Sur ce postulat diaboliquement simple et pertinent, Ira Levin construit avec un grand professionnalisme un thriller (SF ou pas ? eh…) étonnamment palpitant et indubitablement intelligent, tellement paranoïaque qu’on aurait envie de le dire dickien. Le roman ne brille certes pas par le style (mais la traduction aurait probablement besoin d’être dépoussiérée…), mais c’est de peu d’importance devant l’astuce dont il fait preuve.
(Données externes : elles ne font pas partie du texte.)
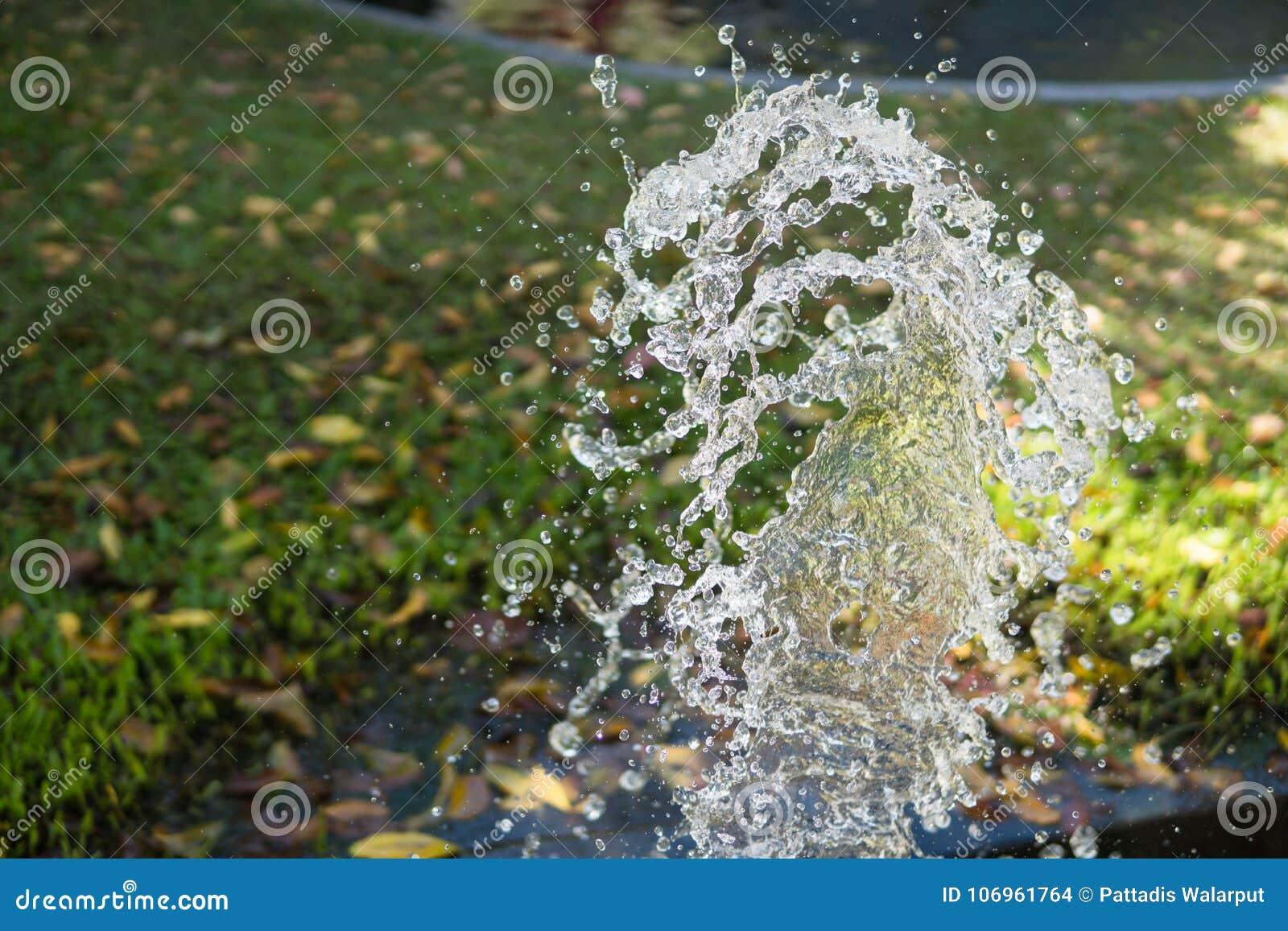 Wasserspritzen Im Rasen Am Hinterhof Stockfoto Bild Von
Ce cauchemar particulièrement oppressant sous la bonhomie et la gentillesse de façade s’inscrit ainsi bel et bien dans la lignée de Rosemary’s Baby, et se montre tout aussi efficace et juste.

 

Un roman ancré en plein dans les années 1970, disais-je… Mais quand on voit les discours que d’aucuns tiennent aujourd’hui – dont bon nombre de femmes… –, après une ellipse assez souvent, on se prend à frissonner d’autant plus. Les Femmes de Stepford, c’est triste à dire, constitue encore aujourd’hui, ou plus encore aujourd’hui, une utopie pour certains dinosaures… peu importe leur sexe. Il y en a bel et bien pour rêver de ces femmes au foyer souriantes à forte poitrine. Le cauchemar des Femmes de Stepford s’insinue ainsi dans notre quotidien, ce qui ne le rend que plus terrifiant encore.

 

Une vraie réussite, donc, qui, sous les dehors d’une littérature de pur divertissement, pointe de vrais problèmes, et qui mérite encore d’être lu aujourd’hui tant il n’a pas perdu de son acuité… voire en a gagné.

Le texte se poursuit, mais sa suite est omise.